YOUR GOAL:
Copy out the entries that follow exactly, leaving out the pictures.
[Opening DATA FOR ANALYSIS section]
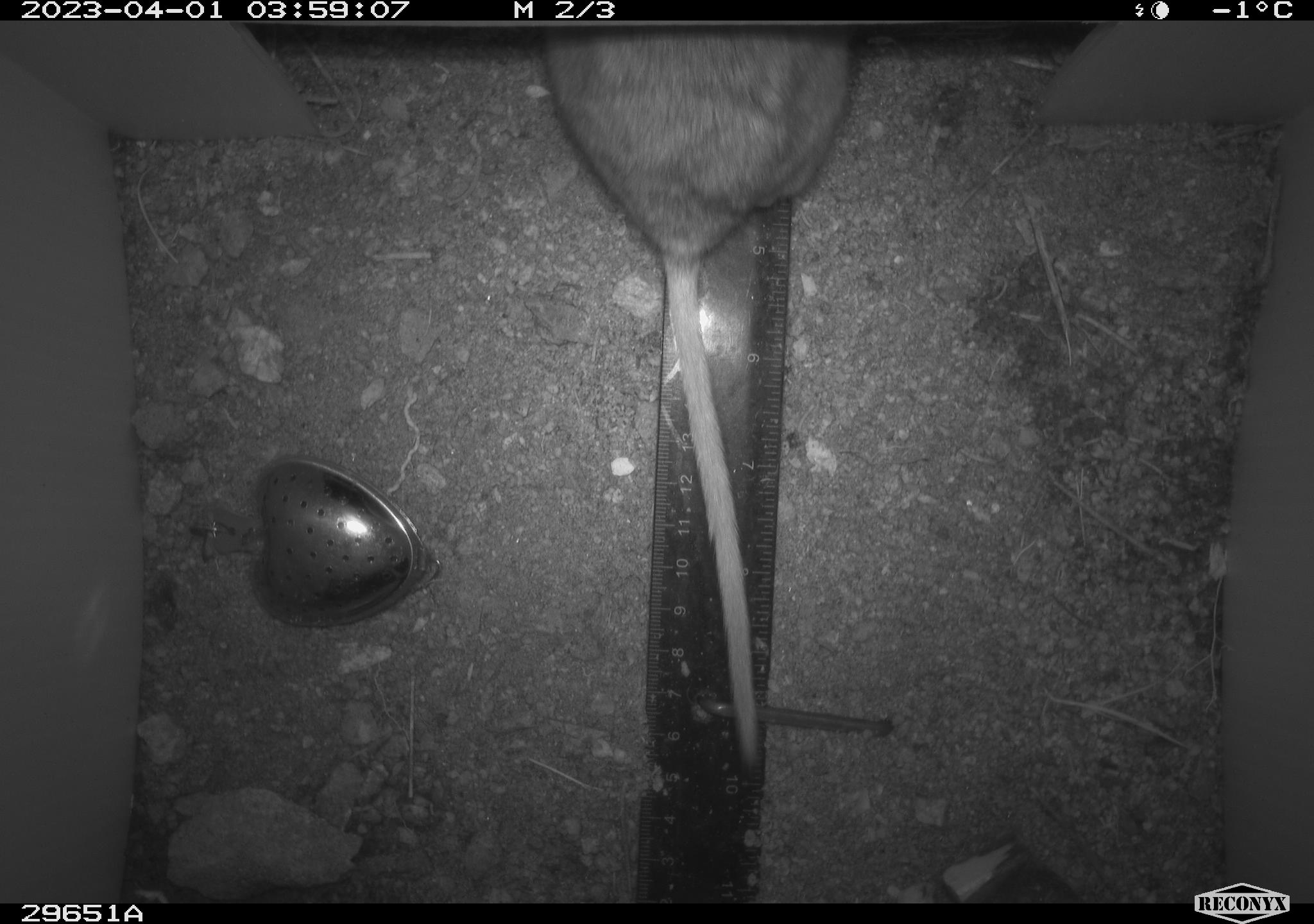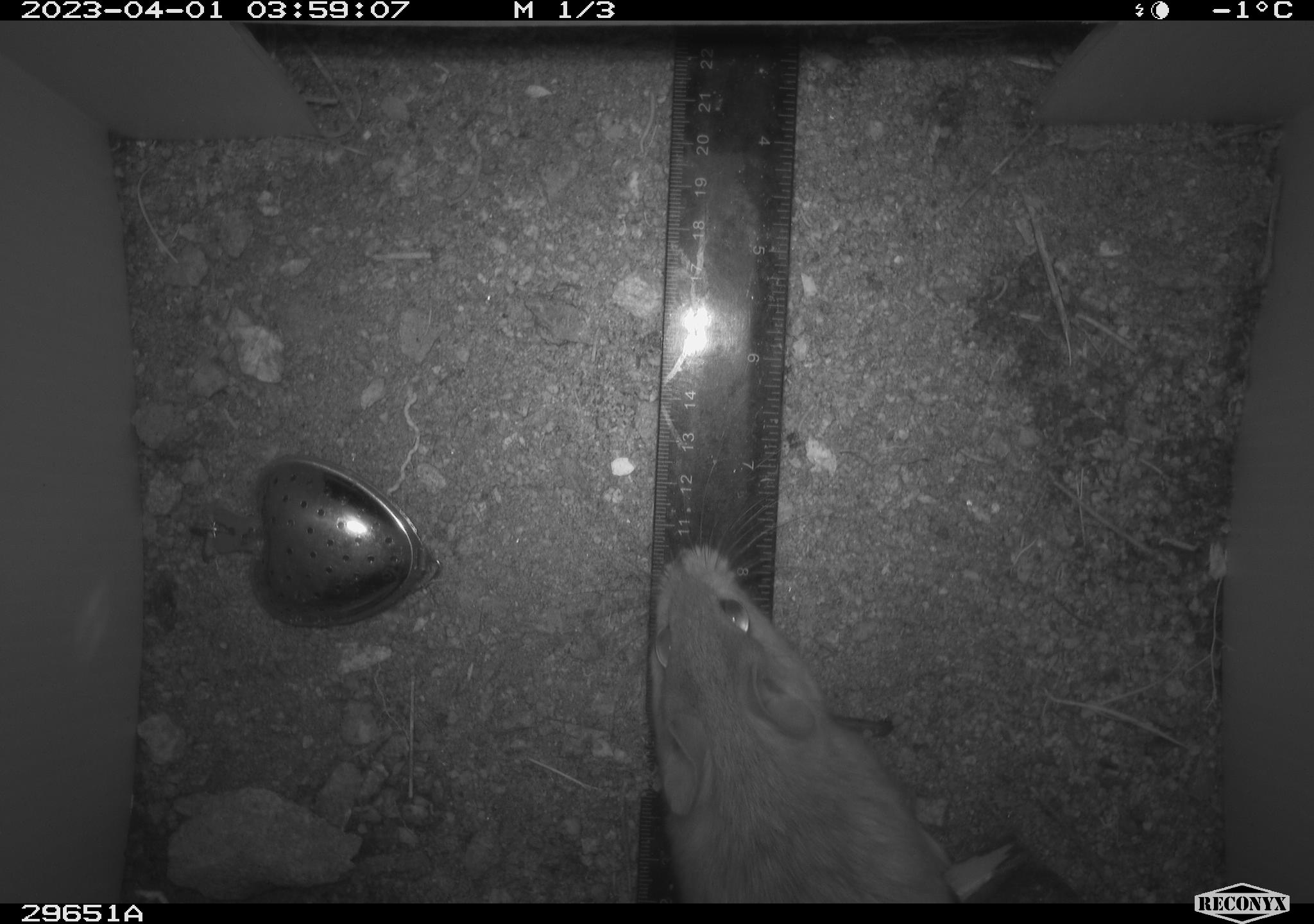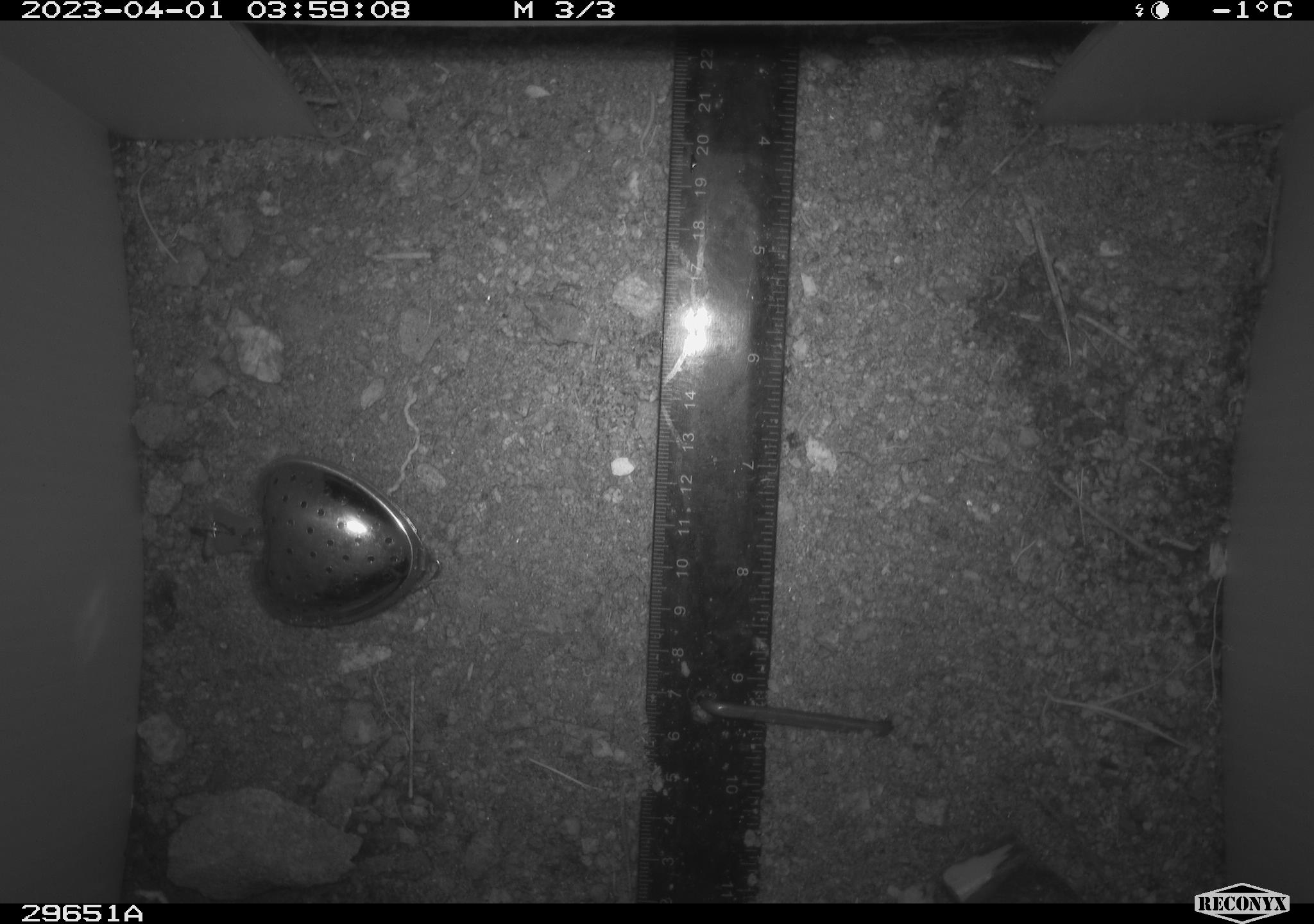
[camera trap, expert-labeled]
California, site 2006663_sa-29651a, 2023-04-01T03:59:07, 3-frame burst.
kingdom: Animalia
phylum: Chordata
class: Mammalia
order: Rodentia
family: Cricetidae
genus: Neotoma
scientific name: Neotoma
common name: pack rat or woodrat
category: neotoma species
Neotoma species (pack rat or woodrat) (Neotoma).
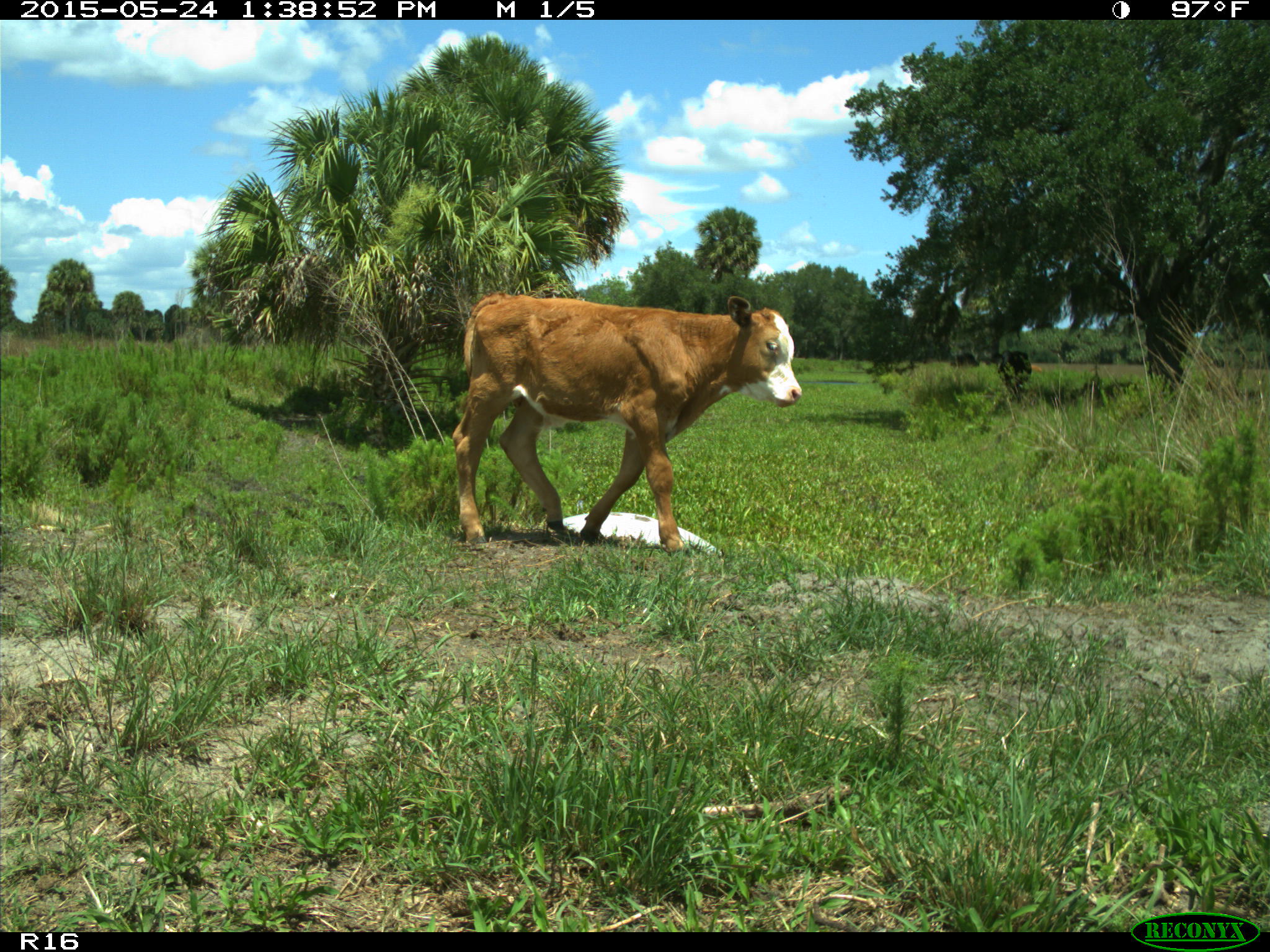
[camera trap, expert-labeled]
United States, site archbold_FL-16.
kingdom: Animalia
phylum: Chordata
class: Mammalia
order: Artiodactyla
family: Bovidae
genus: Bos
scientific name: Bos taurus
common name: domestic cow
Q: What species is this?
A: Bos taurus (domestic cow).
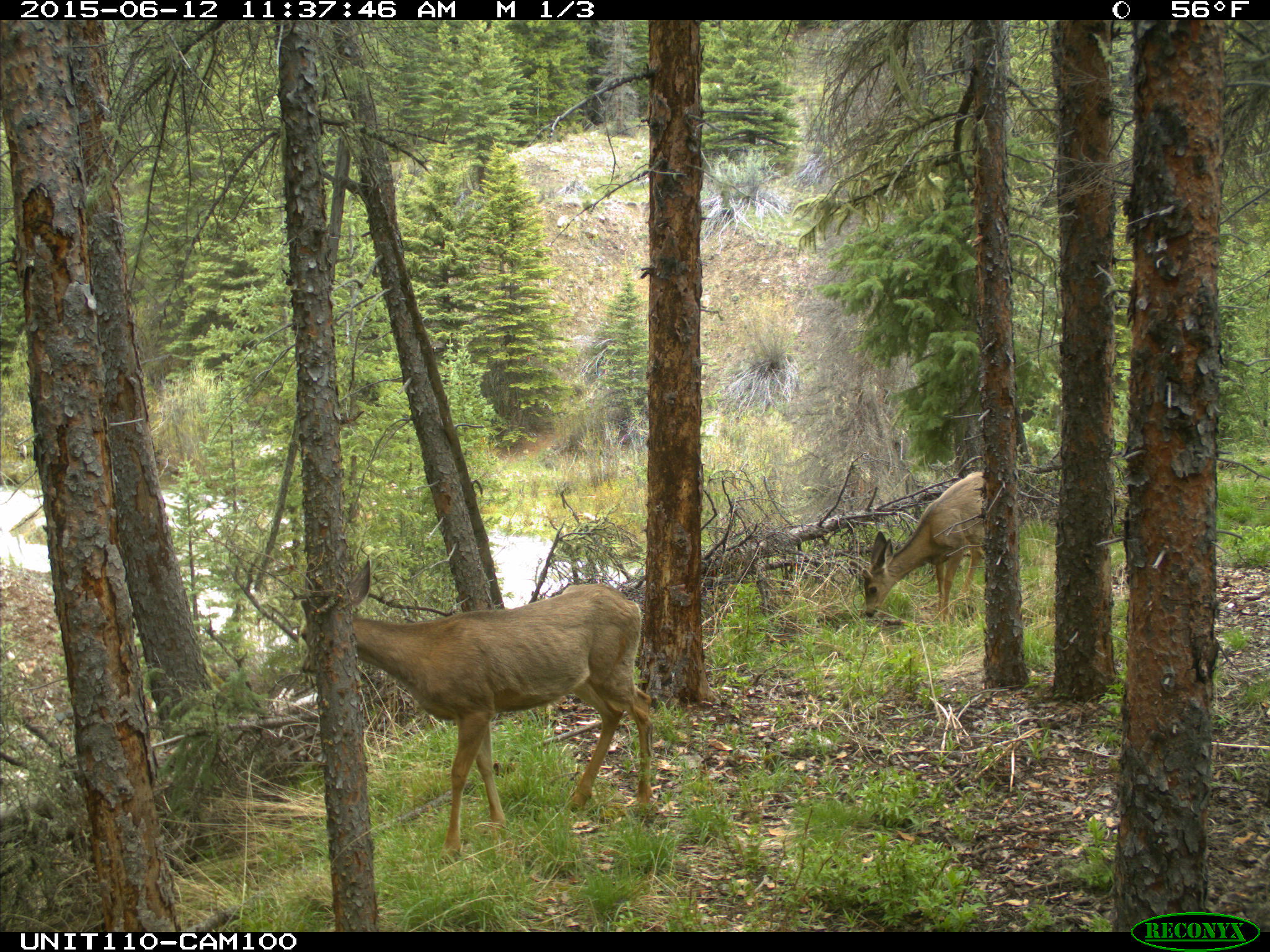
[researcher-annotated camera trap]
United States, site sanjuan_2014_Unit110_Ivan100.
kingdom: Animalia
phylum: Chordata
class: Mammalia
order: Artiodactyla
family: Cervidae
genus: Odocoileus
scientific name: Odocoileus hemionus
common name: mule deer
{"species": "Odocoileus hemionus (mule deer)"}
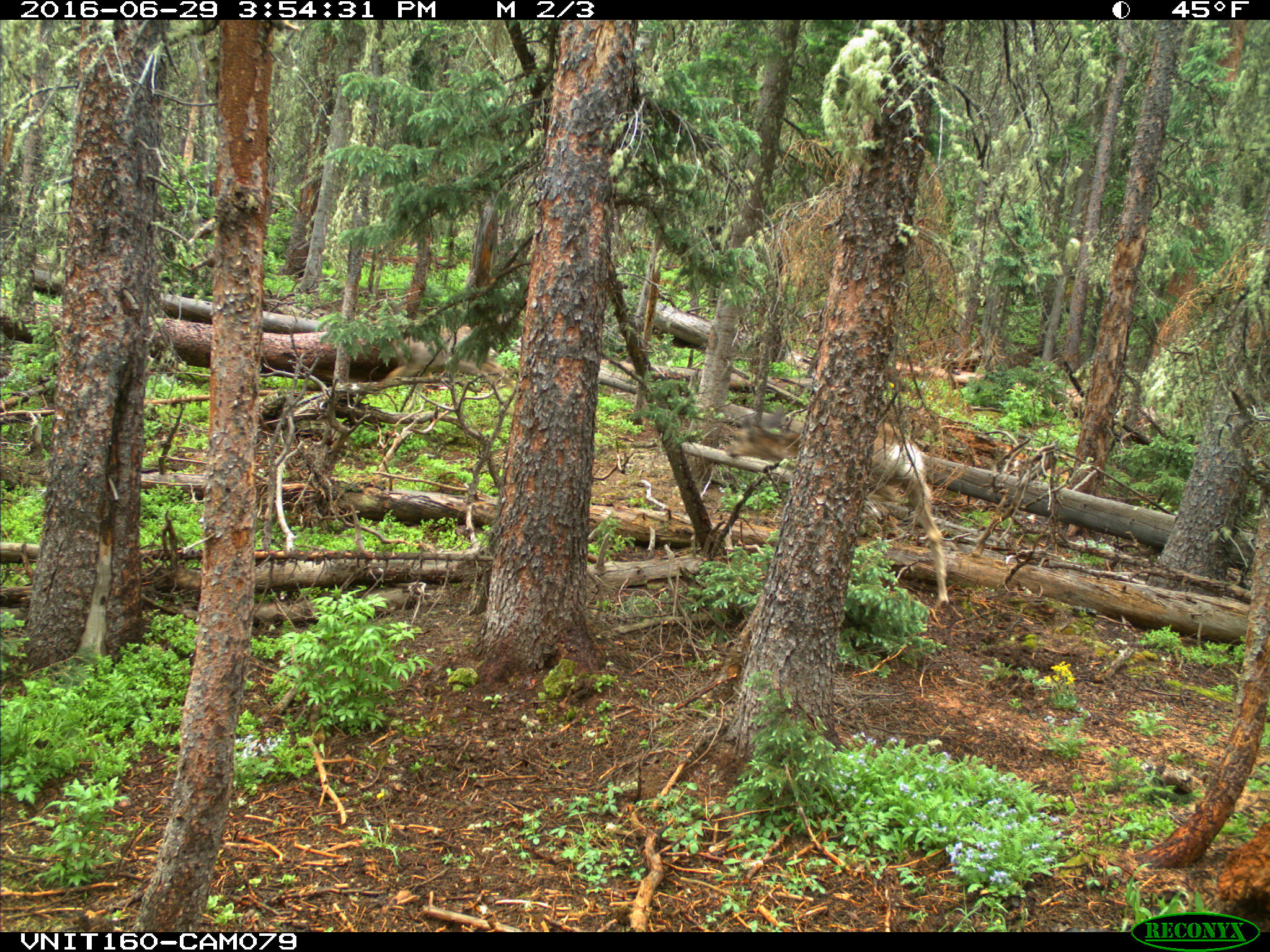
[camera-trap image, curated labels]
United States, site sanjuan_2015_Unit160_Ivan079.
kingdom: Animalia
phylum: Chordata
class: Mammalia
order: Artiodactyla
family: Cervidae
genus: Odocoileus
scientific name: Odocoileus hemionus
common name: mule deer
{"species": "Odocoileus hemionus (mule deer)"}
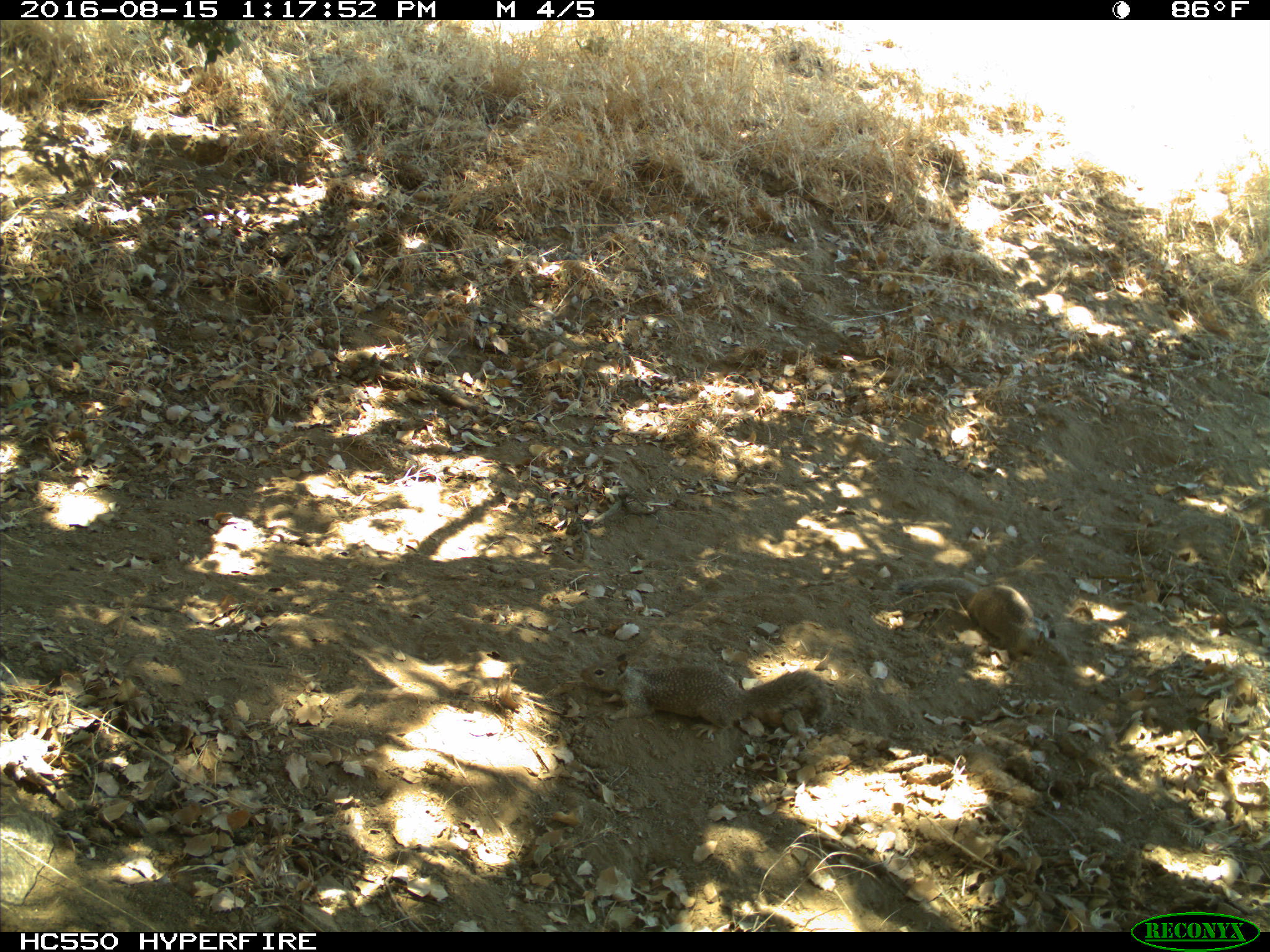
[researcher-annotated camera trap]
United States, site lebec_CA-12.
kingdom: Animalia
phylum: Chordata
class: Mammalia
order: Rodentia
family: Sciuridae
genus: Otospermophilus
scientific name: Otospermophilus beecheyi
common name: california ground squirrel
Otospermophilus beecheyi (california ground squirrel).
[Closing DATA FOR ANALYSIS section]
SOLUTION:
[camera trap, expert-labeled]
California, site 2006663_sa-29651a, 2023-04-01T03:59:07, 3-frame burst.
kingdom: Animalia
phylum: Chordata
class: Mammalia
order: Rodentia
family: Cricetidae
genus: Neotoma
scientific name: Neotoma
common name: pack rat or woodrat
category: neotoma species
Neotoma species (pack rat or woodrat) (Neotoma).
[camera trap, expert-labeled]
United States, site archbold_FL-16.
kingdom: Animalia
phylum: Chordata
class: Mammalia
order: Artiodactyla
family: Bovidae
genus: Bos
scientific name: Bos taurus
common name: domestic cow
Q: What species is this?
A: Bos taurus (domestic cow).
[researcher-annotated camera trap]
United States, site sanjuan_2014_Unit110_Ivan100.
kingdom: Animalia
phylum: Chordata
class: Mammalia
order: Artiodactyla
family: Cervidae
genus: Odocoileus
scientific name: Odocoileus hemionus
common name: mule deer
{"species": "Odocoileus hemionus (mule deer)"}
[camera-trap image, curated labels]
United States, site sanjuan_2015_Unit160_Ivan079.
kingdom: Animalia
phylum: Chordata
class: Mammalia
order: Artiodactyla
family: Cervidae
genus: Odocoileus
scientific name: Odocoileus hemionus
common name: mule deer
{"species": "Odocoileus hemionus (mule deer)"}
[researcher-annotated camera trap]
United States, site lebec_CA-12.
kingdom: Animalia
phylum: Chordata
class: Mammalia
order: Rodentia
family: Sciuridae
genus: Otospermophilus
scientific name: Otospermophilus beecheyi
common name: california ground squirrel
Otospermophilus beecheyi (california ground squirrel).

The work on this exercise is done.